(WHAT YOU ARE ASKED TO DO): Entries below include pictures. Output exactly the lines from the one with "A Scheduling-based Routing" down to the one with "一同探索GTV蓝颜的魅力，揭开背后的精彩故事与精彩内容", both ends included, and leave the pictures out.

(GIVEN INFORMATION):
=== Begin Enclosure ===
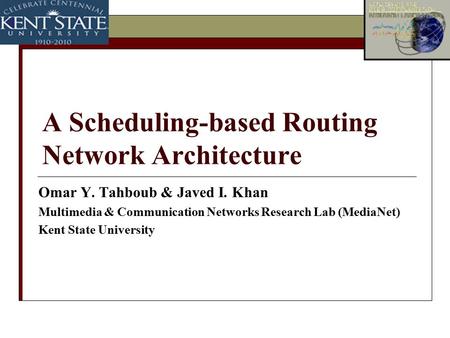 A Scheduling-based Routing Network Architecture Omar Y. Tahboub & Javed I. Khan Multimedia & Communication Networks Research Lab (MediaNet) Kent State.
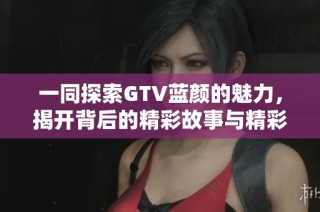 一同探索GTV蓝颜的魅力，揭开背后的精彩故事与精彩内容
=== End Enclosure ===
=== Begin Enclosure ===
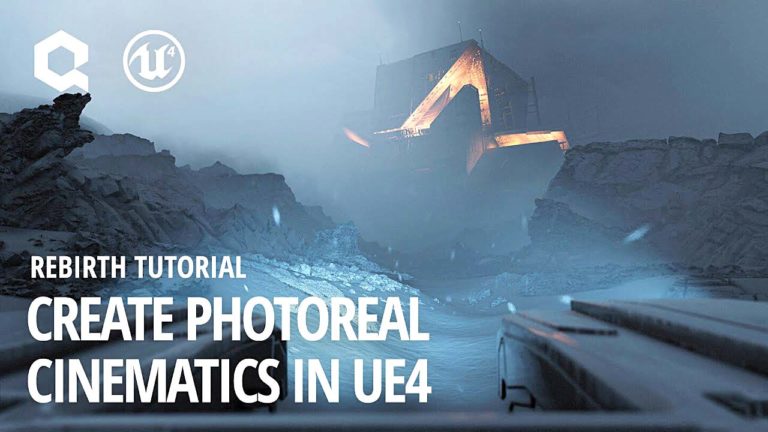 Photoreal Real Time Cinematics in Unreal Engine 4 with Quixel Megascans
=== End Enclosure ===
(ANSWER FOR THIS EXERCISE):
 A Scheduling-based Routing Network Architecture Omar Y. Tahboub & Javed I. Khan Multimedia & Communication Networks Research Lab (MediaNet) Kent State.
 一同探索GTV蓝颜的魅力，揭开背后的精彩故事与精彩内容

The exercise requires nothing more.